Around Szent István tér, the café-lined plaza spread out before the historic façade of St Stephen’s Basilica, a dozen or so display boards illustrate not only fluttering hoopoe birds and feasting leopards, but the career path of a remarkable young man. Now in his early thirties, Bence Máté started out with natural curiosity, very little money and a love of wildlife inspired by his upbringing near Kiskunság National Park in southern Hungary.
As explained by the multilingual texts on each display panel, Máté never lost his love for the natural attractions in his own backyard: “My interest in wildlife and photography has taken me to beautiful parts of the world – so far I have been to 56 countries but my favourite is the Kiskunság National Park where I grew up”.
“The second best,” as he describes it, then illustrates with simply stunning imagery of big cats, elephants and hyenas, “are areas of Africa where you can find wildlife in its natural and unchanged surroundings. Every day of my first safari tour around Kenya was memorable”.
As Máté travelled, he learned on the job. “I started building hides in Costa Rica. After arriving here at the age of 23 – knowing very little about the practical problems I would encounter and starting off with no connections and hardly any money – I wanted to create something special in this beautiful and remote country. The hardships and failures I experienced on this journey have been a constant source of inspiration to me.”
Inspiration – and success. Not only was Máté the first to win Wildlife Photographer of the Year in both the Junior and Adult categories, he has developed a cottage industry in designing special hides with one-way glass photography for others in his profession.
This current exhibition culminates in a one-man show at the Budapest Congress Centre on 31 March, after which Máté takes his photos and his presentation to main squares and concert halls in seven cities across Hungary. The aim is to encourage locals to appreciate the diversity on their doorstep, a project entitled Fajbook. Contributors are recognised not for the quality of photographs submitted but the range of species (faj) observed and illustrated.

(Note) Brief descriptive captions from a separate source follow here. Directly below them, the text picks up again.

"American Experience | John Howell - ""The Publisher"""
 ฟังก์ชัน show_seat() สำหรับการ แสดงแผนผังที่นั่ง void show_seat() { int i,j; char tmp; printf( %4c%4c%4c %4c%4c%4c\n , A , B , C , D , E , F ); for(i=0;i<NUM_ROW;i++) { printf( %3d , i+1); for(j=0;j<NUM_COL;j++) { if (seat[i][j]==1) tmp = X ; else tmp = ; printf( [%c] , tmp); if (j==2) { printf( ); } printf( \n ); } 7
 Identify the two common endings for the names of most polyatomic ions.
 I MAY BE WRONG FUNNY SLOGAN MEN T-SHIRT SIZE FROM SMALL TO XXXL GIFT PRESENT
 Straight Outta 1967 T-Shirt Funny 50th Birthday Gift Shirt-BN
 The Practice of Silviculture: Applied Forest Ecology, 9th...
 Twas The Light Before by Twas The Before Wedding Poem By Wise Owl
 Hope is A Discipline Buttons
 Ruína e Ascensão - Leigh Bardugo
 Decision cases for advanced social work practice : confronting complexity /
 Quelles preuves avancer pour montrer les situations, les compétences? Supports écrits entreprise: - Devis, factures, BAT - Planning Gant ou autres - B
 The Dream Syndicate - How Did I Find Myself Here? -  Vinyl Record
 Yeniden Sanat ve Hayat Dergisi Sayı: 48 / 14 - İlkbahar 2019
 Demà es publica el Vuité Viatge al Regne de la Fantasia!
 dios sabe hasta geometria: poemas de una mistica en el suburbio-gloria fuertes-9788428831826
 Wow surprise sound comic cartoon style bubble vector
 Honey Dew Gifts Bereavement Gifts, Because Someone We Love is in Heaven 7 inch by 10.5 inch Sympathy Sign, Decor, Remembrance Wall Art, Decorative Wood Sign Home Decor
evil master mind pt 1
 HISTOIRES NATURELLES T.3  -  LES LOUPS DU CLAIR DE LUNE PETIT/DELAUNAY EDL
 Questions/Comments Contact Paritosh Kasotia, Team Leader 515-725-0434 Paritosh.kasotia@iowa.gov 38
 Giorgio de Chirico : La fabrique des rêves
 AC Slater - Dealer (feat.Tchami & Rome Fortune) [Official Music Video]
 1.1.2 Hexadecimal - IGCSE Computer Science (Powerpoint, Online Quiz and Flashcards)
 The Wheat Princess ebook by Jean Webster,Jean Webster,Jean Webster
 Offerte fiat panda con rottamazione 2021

But it takes a rare, driven individual to produce wildlife photography of the calibre on view here. The figures alone beggar belief. ‘African wildlife – duration of project, 156 days, 2011-2017, South Africa, Kenya and Zimbabwe, images 231,210,’ runs one text. To shoot the colour ants of Costa Rica, Máté sat for 19 nights and used the cooling mechanism of his computer to coax the slight change in temperature needed for the perfect silhouette.
Over the course of 16 mornings, Máté snapped the hoopoe bird at wing 273,600 times, fully aware that two flaps take a quarter of a second. After being made a fool of by eagles for days at a time in Norway, Finland and Hungary, he decides to lure them by lugging a carp carcass across a frozen lake. As for the man hours required to produce these particular shots, “Total time – much more than I would like to see in writing”.
Animals’ breath at night seems to hold a particular fascination, the exhalations of lions enjoying a bloody kill or bears making baby bears beneath a Transylvanian sky carpeted in infinite stars. In these moments, the viewer realises just how alone the photographer must have been, and how the slightest sound or movement would ruin months of work and preparation. Personal danger seems of no concern.
Alongside the exhibition, prints, books and other souvenirs are available at a kiosk where tickets for the Budapest presentation are also on sale.